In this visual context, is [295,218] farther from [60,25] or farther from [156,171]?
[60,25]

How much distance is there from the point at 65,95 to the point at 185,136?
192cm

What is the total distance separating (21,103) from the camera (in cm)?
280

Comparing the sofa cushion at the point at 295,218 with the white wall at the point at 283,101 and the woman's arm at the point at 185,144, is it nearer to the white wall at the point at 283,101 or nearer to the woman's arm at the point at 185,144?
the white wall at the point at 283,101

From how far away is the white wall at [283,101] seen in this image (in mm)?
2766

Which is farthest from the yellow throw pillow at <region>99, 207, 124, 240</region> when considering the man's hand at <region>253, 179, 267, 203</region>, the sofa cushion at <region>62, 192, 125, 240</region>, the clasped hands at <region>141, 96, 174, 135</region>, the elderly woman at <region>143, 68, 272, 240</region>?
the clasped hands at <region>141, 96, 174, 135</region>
· · ·
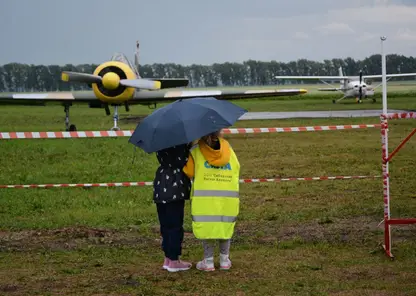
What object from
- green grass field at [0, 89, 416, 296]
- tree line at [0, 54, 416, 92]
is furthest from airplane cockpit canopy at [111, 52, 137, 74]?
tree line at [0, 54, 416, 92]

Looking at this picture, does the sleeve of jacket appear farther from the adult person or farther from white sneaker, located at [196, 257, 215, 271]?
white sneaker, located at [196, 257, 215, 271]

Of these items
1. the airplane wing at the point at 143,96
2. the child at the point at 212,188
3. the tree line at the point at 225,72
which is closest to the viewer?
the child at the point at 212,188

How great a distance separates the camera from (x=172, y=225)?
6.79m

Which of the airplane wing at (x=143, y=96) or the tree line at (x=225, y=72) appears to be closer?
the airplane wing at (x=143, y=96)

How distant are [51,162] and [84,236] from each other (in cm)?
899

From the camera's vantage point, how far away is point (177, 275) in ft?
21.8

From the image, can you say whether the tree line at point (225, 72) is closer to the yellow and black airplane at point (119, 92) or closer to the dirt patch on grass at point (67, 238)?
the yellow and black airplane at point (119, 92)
· · ·
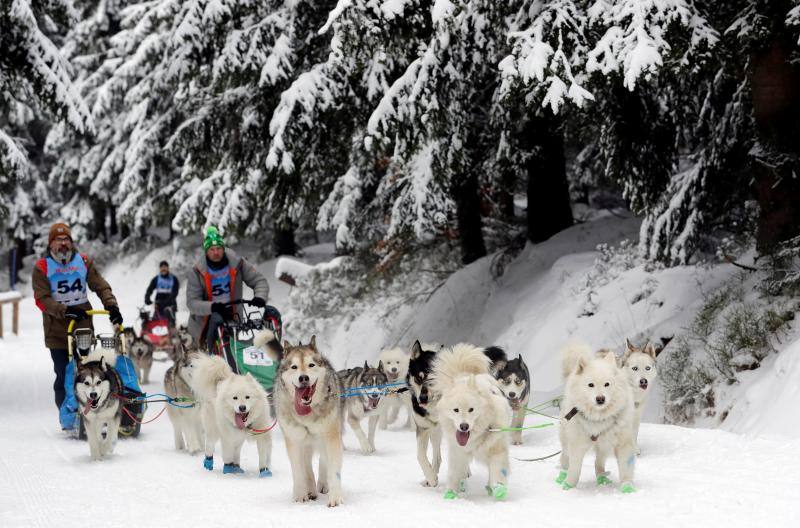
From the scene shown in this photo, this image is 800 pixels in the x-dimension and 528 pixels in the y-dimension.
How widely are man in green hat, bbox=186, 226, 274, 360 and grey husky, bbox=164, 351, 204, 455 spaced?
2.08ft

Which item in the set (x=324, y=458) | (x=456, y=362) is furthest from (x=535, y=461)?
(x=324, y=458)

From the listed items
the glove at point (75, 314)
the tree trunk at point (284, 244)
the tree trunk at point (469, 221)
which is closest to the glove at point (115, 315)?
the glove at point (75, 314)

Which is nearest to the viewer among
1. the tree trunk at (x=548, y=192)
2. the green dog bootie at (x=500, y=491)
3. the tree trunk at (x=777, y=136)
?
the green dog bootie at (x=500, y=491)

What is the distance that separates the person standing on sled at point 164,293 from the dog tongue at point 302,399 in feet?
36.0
· · ·
Which lines in the material above contain the string "distance", with case matching? Report each of those lines in full.

> _Response below_
How much distance is there from the point at 65,95 to the point at 185,136?
What is the total distance separating (21,103) from the camera (in cm)?
How great a distance separates the camera from (x=172, y=225)?
What is the distance that separates the person standing on sled at point 164,293 from the dog tongue at point 302,399 in feet?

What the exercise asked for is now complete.